### Excerpt to read
────────────────────
The deferred cash incentive Target Award opportunity for each Participant during each Performance Cycle ranges from 20% to 100% of Base Salary depending upon position classification as illustrated in Table 1 below. The deferred cash incentive Success Factor Award opportunity for each Participant during each Performance Cycle also ranges from 20% to 100%. Classification of Participants into the categories listed in Table 1 will be recommended by the Chief Executive Officer of the Company and approved by the Committee.

 

Table 1

Deferred Cash Incentive Award Range

By Position Classification

 

Category

  

Position Classification


  

Total Award

Range as %

of Base Salary


 

Target Award
as % of

Base Salary


 

Success Factor

Award as %
of Base Salary


1   

Chief Executive Officer

   0% - 200%   100%   100%
1   

Chief Operating Officer

   0% - 180%   90%   90%
1   

Senior Executive Officers

   0% - 160%   80%   80%
1   

Corporate & Staff Officers

   0% - 160%   20% - 80%   20% - 80%
2   

Group and Sub-Group VP’s

   0% - 160%   40% - 80%   40% - 80%
2   

Division VP/GM’s and Officers

   0% - 120%   30% - 60%   30% - 60%

 

The actual total Award earned within the above range will depend upon the level of achievement versus specific Performance Objectives established by the Committee under the Plan for each Performance Cycle within the first 90 days of such Performance Cycle.
────────────────────
### Data excerpt
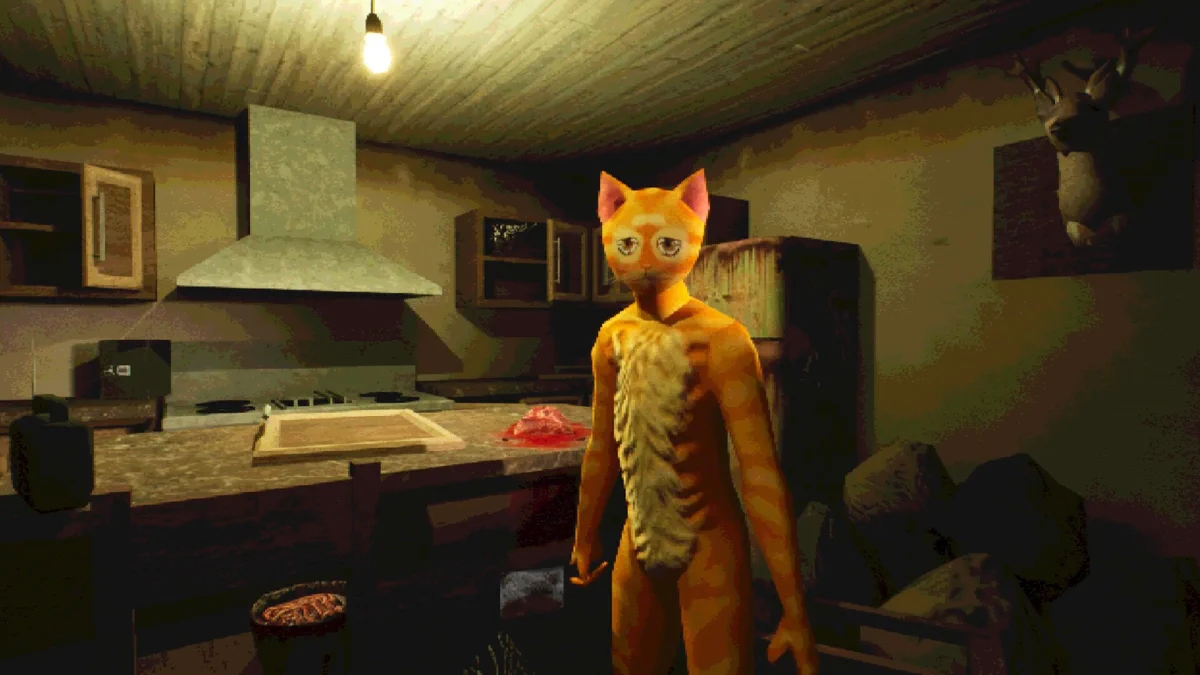 🆓 Free: Surreal Horror Game Cat Named Mojave is free on Epic Games Store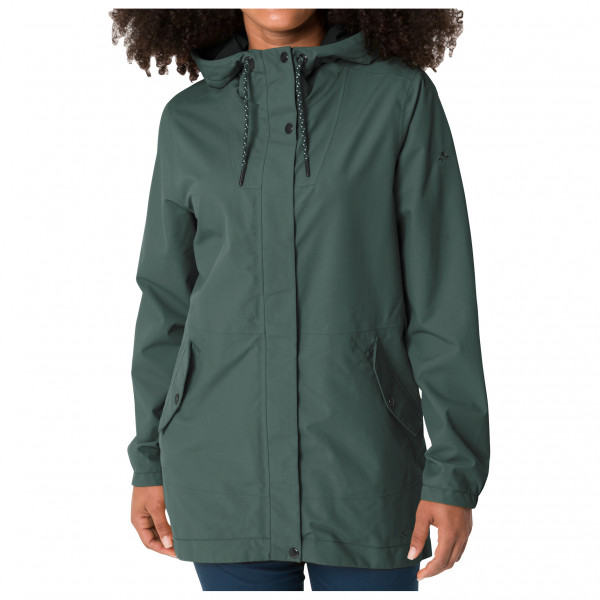 Vaude - Women's Redmont Parka II - Parka Gr 34;36;38 blau Vaude - Women's Redmont Parka II - Parka Gr 34;36;38 blau von Vaude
────────────────────
### Apply what you read
(1) Reproduce the part of the deferred cash incentive text that opens with the words containing "0% - 160%   40% - 80%" and closes with "such Performance Cycle.".
(2) Carry on the deferred cash incentive plan text from its last sentence.

### Answers provided
(1)
0% - 160%   40% - 80%   40% - 80%
2   

Division VP/GM’s and Officers

   0% - 120%   30% - 60%   30% - 60%

 

The actual total Award earned within the above range will depend upon the level of achievement versus specific Performance Objectives established by the Committee under the Plan for each Performance Cycle within the first 90 days of such Performance Cycle.

(2)
 

  (3) Performance Measurement and Calculation of Target Awards

 

  (a) Calculation Formula

 

Target Awards will be determined based upon the Company’s, or in some cases, Business Unit’s achievement versus pre-established Target Performance Objectives. The total Target Award will equal the sum of Awards for each Target Performance Objective. The Target Award for each Target Performance Objective will equal the product of the Base Salary times the Target Award as a percent of Base Salary times the Weighting Factor (set forth in (4)(a) and (5)(a) below) times the Achievement Factor (set forth in (4)(b) and (5)(b) below) for that Target Performance Objective.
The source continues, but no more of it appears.